Alita menghela nafasnya ketika melihat wajahnya dari pantulan lift. Dirinya nampak kacau dengan wajah datar tidak bersemangat yang ia tampilkan sejak tadi. Lita sadar jika dirinya banyak diam dan melamun di sepanjang perjalanan bukan tanpa sebab dirinya begini. Jujur saja Lita sangat takut akan hasil yang ia terima nanti, dirinya takut jika hasilnya akan membuat dirinya hancur.

Kirana menyentuh pundak ponakannya dan tersenyum saat mata itu bertemu dengan matanya. Mereka keluar lift di ikuti oleh beberapa orang di belakang. Jonathan memimpin jalan semantara Kirana dan Alita mengekori.

Mereka sampai di depan pintu yang terdapat papan kecil bertuliskan dr.David Saputro. Jonathan mengetuk pintu terlebih dahulu dan membukanya saat mendengar ada sautan dari dalam.

Ketiganya masuk kedalam ruangan dengan ukuran yang tidak terlalu kecil tidak juga tidak terlalu besar. Sedang.

"Selamat siang dok." sapa Jonathan memulai.

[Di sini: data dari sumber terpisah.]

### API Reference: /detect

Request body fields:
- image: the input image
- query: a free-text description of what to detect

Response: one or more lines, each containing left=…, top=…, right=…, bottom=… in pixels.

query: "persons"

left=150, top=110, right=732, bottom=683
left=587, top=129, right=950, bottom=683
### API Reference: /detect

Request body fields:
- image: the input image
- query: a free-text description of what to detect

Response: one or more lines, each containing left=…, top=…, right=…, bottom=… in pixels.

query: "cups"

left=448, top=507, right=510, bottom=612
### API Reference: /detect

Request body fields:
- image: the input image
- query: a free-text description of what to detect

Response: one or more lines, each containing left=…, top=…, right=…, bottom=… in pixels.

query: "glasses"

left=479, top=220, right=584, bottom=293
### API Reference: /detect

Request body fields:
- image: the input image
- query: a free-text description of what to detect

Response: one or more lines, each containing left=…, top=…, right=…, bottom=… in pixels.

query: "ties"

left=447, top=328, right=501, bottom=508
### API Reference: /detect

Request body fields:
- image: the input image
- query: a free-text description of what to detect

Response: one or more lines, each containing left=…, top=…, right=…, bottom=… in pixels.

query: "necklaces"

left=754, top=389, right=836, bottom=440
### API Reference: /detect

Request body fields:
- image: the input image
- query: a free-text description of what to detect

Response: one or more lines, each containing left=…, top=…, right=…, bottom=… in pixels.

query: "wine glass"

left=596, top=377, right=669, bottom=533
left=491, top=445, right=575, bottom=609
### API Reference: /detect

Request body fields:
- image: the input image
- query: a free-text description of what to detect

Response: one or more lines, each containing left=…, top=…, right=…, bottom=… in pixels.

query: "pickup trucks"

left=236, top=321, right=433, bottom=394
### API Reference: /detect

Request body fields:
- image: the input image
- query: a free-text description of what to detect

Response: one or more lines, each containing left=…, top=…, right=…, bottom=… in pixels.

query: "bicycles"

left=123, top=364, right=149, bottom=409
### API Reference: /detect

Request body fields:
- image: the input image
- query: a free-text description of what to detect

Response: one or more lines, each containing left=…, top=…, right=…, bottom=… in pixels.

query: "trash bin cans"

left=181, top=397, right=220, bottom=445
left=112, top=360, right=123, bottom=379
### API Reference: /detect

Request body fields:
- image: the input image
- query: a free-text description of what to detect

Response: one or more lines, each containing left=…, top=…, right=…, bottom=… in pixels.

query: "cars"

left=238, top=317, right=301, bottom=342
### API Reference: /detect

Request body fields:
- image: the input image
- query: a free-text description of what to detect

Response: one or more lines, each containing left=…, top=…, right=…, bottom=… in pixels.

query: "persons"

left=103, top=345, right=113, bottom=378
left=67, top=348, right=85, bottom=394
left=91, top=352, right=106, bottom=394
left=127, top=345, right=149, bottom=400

David mengangguk dan tersenyum, "Siang pak. Silahkan duduk."

Jonathan mengangguk. Ia menarik bangku yang langsung berhadapan dengan David di susul dengan Kirana yang mengikuti gerakan sang suami.

Sedangkan Alita hanya berdiri di belakang Kirana karena bangku di depannya hanya ada dua.

David yang melihat pasiennya belum duduk pun berinisiatif mengambil bangku cadangan yang ada di dekatnya dan menyerahkan bangku itu pada Alita.

Alita mengucapkan terima kasih dan ia memposisikan duduknya di dekat Kirana.

David berdehem sebentar untuk memecahkan keheningan yang ada. Tangan David mengambil salah satu map yang ada di atas meja dan mengeluarkan isi dari map tersebut.

Ia menatap ketiga orang di hadapannya dengan tidak enak. Sebagai seorang dokter hal seperti ini adalah hal yang lumprah dan sudah menjadi santapan sehari-hari. Tapi entah mengapa kali ini rasanya sedikit berat, "Baik lah. Sebelumnya saya minta maaf kalau hasil yang akan saya jelaskan tidak sesuai dengan apa yang kalian inginkan. Setelah hasil ini keluar saya sudah mengeceknya terlebih dahulu dan setelah saya cocokan memang benar - sedikit jeda. "Alita positif terkena tumor otak stadium awal."

Dunianya detik ini juga hancur. Hatinya sakit terasa ada batu besar yang menghampitnya. Kekuatan yang sudah ia bangun runtuh dalam sekejab. Apa ini yang di namakan hancur yang sebenarnya? Kenyataan yang tidak pernah ia bayangkan sekarang menjadi kenyataan. Dirinya benar-benar sudah hancur.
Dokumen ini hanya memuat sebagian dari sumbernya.